Although Wahl acknowledges that “many of Read's ideas have been carried out”, and he by no means agrees with everything Read had to say, he believes To Hell With Culture can still pose important questions about the way culture and creativity are viewed in society today. “I was told that 10/15 years ago people would laugh at you if you started talking about Herbert Read, but now people are going back to modernism because they want something a bit more solid again,” he observes. “In some ways society is a lot more free but in other ways there are a lot of restrictions. Systems are a lot more closed now.”

At the time Read was writing, and in the years immediately following the Second World War, there was concern that craftsmanship and British culture was under threat from cheap, mass-produced items and imported cultural forms. Educators and critics placed a strong emphasis on fostering skills of 'discrimination', promoting sincerity and honesty in design and attempting to 'improve' public taste. “Read was talking about beauty,” summarises Wahl, and though this type of discourse can seem naïve, paternalistic even, today, post-modern society has seen the culmination of the idea of culture as commodity that Read cautioned against, with creativity recognised insofar as it can be packaged and sold back to us. “We live in a disposable, consumer culture where culture is dictated to us and everything we're surrounded by is ugly,” says Wahl. “There is still a sense that some people know better than others – we place some people on pedestals and say others are scum. Culture is controlled as a commodity and it's all about the free market and what can benefit the market. The artists who do well are those who have a brand or who can shock. It's the opposite of what creativity's about: it's not about being successful or competitive. There is something very basic and human about being creative but it's been corrupted by the idea that money is a good exchange for creativity. Read was saying that culture should be there within society and that a very different society can be created through education and art.”
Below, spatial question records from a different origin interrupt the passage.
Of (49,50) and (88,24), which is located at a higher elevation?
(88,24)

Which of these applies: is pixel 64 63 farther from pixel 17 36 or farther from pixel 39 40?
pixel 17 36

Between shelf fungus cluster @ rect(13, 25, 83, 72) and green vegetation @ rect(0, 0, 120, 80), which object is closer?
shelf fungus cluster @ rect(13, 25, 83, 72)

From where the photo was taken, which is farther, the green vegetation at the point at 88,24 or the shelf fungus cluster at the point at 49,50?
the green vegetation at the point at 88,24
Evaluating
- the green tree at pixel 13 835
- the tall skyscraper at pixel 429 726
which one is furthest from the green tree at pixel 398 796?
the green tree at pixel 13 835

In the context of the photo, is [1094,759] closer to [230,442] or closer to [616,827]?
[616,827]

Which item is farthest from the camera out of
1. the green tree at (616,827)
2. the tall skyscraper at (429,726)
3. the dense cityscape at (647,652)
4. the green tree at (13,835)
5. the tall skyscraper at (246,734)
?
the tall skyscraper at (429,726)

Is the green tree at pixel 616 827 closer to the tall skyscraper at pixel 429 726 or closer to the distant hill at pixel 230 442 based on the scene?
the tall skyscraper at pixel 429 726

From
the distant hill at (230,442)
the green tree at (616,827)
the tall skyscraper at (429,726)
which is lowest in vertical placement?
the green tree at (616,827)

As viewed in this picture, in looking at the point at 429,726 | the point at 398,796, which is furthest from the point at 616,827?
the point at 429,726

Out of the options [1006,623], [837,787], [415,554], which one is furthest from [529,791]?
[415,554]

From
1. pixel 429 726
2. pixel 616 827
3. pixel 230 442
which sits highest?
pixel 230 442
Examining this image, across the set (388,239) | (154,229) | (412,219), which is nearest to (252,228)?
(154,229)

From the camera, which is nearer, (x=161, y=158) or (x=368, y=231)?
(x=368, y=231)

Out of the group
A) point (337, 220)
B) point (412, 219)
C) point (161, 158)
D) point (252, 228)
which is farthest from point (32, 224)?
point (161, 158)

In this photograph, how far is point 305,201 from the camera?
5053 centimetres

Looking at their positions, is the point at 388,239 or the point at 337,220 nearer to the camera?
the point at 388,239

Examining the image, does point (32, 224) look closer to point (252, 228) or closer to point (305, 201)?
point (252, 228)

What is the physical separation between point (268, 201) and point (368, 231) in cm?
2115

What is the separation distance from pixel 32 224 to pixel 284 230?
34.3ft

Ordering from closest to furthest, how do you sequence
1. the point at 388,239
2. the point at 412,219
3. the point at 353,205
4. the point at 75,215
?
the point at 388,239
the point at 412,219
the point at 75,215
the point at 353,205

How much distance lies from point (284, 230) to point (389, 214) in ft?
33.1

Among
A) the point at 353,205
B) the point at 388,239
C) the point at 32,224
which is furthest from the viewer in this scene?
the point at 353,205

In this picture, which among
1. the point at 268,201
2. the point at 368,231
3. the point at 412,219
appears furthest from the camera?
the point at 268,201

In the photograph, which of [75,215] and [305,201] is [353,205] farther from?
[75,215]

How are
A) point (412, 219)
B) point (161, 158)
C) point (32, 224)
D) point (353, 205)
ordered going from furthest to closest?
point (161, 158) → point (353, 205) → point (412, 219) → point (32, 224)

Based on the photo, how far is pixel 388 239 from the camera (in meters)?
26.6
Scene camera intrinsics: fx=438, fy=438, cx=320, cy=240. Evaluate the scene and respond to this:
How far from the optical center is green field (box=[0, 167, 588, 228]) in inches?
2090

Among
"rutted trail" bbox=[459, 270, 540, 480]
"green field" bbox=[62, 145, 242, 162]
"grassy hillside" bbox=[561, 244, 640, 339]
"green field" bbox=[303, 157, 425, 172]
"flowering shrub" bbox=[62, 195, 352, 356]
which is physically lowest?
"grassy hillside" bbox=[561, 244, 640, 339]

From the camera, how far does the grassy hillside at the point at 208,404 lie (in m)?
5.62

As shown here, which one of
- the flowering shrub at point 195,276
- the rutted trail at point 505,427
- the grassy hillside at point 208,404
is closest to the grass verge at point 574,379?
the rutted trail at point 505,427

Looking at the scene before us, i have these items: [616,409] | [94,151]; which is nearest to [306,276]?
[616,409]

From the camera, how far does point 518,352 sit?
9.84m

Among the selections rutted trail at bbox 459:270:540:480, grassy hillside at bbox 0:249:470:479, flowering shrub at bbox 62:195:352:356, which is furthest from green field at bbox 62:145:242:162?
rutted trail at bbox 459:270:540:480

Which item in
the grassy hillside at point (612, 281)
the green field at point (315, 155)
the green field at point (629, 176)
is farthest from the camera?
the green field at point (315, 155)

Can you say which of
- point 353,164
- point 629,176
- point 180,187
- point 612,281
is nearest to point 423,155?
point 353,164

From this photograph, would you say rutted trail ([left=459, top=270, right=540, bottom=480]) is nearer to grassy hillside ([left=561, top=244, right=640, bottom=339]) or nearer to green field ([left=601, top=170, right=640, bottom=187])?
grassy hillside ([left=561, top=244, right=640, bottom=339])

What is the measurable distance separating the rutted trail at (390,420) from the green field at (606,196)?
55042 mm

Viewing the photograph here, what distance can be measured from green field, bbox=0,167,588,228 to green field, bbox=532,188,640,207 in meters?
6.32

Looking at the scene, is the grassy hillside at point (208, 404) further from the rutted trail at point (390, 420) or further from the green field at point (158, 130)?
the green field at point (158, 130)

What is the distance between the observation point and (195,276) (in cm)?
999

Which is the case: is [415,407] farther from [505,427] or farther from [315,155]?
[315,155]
Wahl considers the three tenets of a natural society Read identified in To Hell With Culture – all production should be for use and not for profit, each should give according to his ability and each receive according to his needs, and that the workers in each industry should collectively own and control that industry – to be “very simple and incredibly relevant”. He also finds the idea of everyone being a special kind of artist to be “still such a strong and important thing to say”, and has been encountering present-day parallels in Ken Robinson's ideas that creativity is “something that is there to work on and something everyone should be given the opportunity for”.

To Hell With Culture has been kept deliberately short – it clocks in at just under an hour – so that space could be left for discussions afterwards where people can create their own conclusions and ideas. As Wahl says, the film is a way to “remember the person but take the ideas”. He explains: “Artists are always questioned about what they are trying to do and their purpose. It is useful for artists to think about what an artist is in society, what they do and what they might be aiming for.”

To Hell With Culture will be shown at Filmonik, 3rd Floor, Federation House, Balloon Street, Manchester, on Thursday May 1, 7pm for a 7.30pm start, free, followed by a Q&A with director Huw Wahl, art historian Danielle Child (who appears in the film) and Castlefield Gallery director Kwong Lee.

Keep an eye on Huw Wahl's blog for screenings around the country this year, as well as at Leeds International Film Festival.

Huw Wahl and art historian Dani Child are organising a screening and accompanying one-day symposium, 'To Hell with Culture? Re-examining the commodification of culture in contemporary capitalism', at Manchester School of Art on Thursday October 30 as an opportunity to discuss some of the ideas raised by the essay and the film further in a contemporary context.